Israel e Hamas assinam acordo de paz com libertação de reféns e retirada de tropas da Faixa de Gaza

DA REDAÇÃO

O presidente dos Estados Unidos, Donald Trump, anunciou nesta quarta-feira (8) que Israel e o grupo Hamas assinaram um acordo de paz, dando início à primeira fase do tão esperado cessar-fogo na Faixa de Gaza. A confirmação foi feita por meio de suas redes sociais e posteriormente reforçada por autoridades do Catar, um dos países mediadores do processo.

A primeira fase do acordo prevê a libertação de todos os reféns ainda mantidos pelo Hamas desde o ataque de 7 de outubro de 2023, que marcou o início da guerra. Segundo o governo israelense, 48 pessoas ainda estão sob poder do grupo, sendo 20 com vida. O Hamas, por sua vez, teria solicitado mais tempo para devolver os corpos das vítimas fatais, conforme divulgado pela imprensa americana.

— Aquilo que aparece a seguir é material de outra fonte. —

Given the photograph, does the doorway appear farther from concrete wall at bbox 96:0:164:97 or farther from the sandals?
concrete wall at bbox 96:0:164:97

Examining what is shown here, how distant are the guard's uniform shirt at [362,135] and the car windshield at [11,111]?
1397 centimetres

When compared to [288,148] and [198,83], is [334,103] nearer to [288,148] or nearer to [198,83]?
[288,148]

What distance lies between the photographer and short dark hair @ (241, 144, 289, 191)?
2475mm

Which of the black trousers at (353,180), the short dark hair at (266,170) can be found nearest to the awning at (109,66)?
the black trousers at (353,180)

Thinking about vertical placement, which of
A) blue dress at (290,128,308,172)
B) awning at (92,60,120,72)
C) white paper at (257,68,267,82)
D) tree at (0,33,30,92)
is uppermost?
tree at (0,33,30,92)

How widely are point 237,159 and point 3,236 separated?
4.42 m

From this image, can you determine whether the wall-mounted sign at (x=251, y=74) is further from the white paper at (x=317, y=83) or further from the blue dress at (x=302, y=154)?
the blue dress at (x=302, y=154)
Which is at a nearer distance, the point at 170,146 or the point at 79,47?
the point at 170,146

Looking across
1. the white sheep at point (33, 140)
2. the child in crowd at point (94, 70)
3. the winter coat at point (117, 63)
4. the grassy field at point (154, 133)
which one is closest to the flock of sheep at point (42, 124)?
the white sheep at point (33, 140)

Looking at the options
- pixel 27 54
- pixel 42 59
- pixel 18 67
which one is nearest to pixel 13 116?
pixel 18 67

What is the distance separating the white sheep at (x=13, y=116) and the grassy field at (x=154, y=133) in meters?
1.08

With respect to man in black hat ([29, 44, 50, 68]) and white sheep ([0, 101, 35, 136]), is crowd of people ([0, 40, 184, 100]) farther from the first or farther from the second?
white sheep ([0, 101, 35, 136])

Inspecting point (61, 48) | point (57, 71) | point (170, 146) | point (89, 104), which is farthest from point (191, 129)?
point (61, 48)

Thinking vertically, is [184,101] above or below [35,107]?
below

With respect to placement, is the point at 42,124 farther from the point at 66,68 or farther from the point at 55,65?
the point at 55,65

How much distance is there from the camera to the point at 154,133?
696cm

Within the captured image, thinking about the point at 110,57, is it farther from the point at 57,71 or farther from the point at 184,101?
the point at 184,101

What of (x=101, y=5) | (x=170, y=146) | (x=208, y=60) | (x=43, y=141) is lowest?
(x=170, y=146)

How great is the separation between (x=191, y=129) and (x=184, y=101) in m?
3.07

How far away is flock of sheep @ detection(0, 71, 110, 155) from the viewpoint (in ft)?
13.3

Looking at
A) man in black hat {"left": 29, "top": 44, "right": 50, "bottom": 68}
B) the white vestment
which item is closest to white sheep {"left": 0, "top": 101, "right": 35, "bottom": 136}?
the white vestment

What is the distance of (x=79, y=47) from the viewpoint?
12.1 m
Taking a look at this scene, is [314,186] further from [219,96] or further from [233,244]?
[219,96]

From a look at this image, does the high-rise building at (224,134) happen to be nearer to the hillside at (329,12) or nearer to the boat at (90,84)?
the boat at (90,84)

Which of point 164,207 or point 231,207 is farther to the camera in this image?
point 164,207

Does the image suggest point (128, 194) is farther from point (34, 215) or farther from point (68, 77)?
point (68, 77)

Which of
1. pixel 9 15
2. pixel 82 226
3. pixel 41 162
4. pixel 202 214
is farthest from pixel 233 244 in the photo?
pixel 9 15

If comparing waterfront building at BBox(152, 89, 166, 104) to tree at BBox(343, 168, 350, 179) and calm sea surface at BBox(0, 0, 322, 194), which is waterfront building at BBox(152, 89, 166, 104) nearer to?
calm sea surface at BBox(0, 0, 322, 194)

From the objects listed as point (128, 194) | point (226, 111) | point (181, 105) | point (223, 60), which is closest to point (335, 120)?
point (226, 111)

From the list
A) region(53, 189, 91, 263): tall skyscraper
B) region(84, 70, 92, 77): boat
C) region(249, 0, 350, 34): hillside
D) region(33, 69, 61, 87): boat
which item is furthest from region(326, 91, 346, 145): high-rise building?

Além disso, Israel se comprometeu a recuar suas tropas dentro da Faixa de Gaza para uma linha militar previamente acordada. Embora os detalhes sobre a nova localização das forças ainda não estejam claros, Trump enfatizou que esse é o “primeiro passo para uma paz duradoura”.

“Todas as partes serão tratadas com justiça! Este é um GRANDE dia para o mundo árabe e muçulmano, para Israel, para todas as nações vizinhas e para os Estados Unidos da América”, escreveu o presidente norte-americano.

Um acordo histórico com garantias internacionais

O tratado foi negociado com mediação de Catar, Egito e Turquia, que agiram como garantidores do cumprimento das cláusulas estabelecidas. Segundo o porta-voz do Ministério das Relações Exteriores do Catar, Majed Al-Ansari, a implementação da primeira fase do acordo possibilitará a entrada de ajuda humanitária em Gaza e a redução gradual das hostilidades.

“O acordo abrange todas as disposições e mecanismos necessários para o cessar-fogo. Representa um passo concreto em direção ao fim da guerra e à estabilização da região”, afirmou Al-Ansari.

Netanyahu e Hamas reagem

O primeiro-ministro israelense, Benjamin Netanyahu, comemorou o acordo e reforçou que a libertação dos reféns representa uma “vitória moral e diplomática” para o país.

“Um grande dia para Israel. Esse é um sucesso diplomático e uma vitória nacional. Agradeço aos nossos soldados e a todas as forças de segurança que tornaram isso possível”, publicou Netanyahu.

Por outro lado, o Hamas agradeceu aos países mediadores e a Donald Trump, destacando que os termos do tratado precisam ser cumpridos integralmente por Israel.

“Reafirmamos que os sacrifícios do nosso povo não serão em vão e que seguiremos lutando pelos nossos direitos nacionais até a liberdade e a autodeterminação”, declarou o grupo em nota oficial.

Histórico de fracassos anteriores

Desde o início do conflito, dois cessar-fogos anteriores foram assinados — um no fim de 2023 e outro no início de 2024 mas ambos fracassaram em poucos dias, devido a desconfianças mútuas e à escalada de tensões em campo.

Com este novo tratado, que conta com maior articulação internacional e apoio direto da Casa Branca, há expectativas mais concretas de que uma trégua duradoura possa finalmente ser alcançada.

Contexto do conflito

A guerra entre Israel e Hamas começou em 7 de outubro de 2023, quando o grupo terrorista lançou um ataque surpresa que resultou na morte de mais de 1.200 pessoas em Israel e no sequestro de 251 reféns. Em resposta, Israel iniciou uma ofensiva massiva sobre Gaza, que até hoje matou mais de 60 mil palestinos, segundo números de autoridades locais ligadas ao Hamas.

Ao longo do último ano, a guerra gerou colapsos humanitários, denúncias de violações dos direitos humanos e pressão internacional crescente por uma solução definitiva.

A assinatura do acordo nesta quarta-feira é vista como um possível ponto de inflexão após quase dois anos de devastação e instabilidade no Oriente Médio.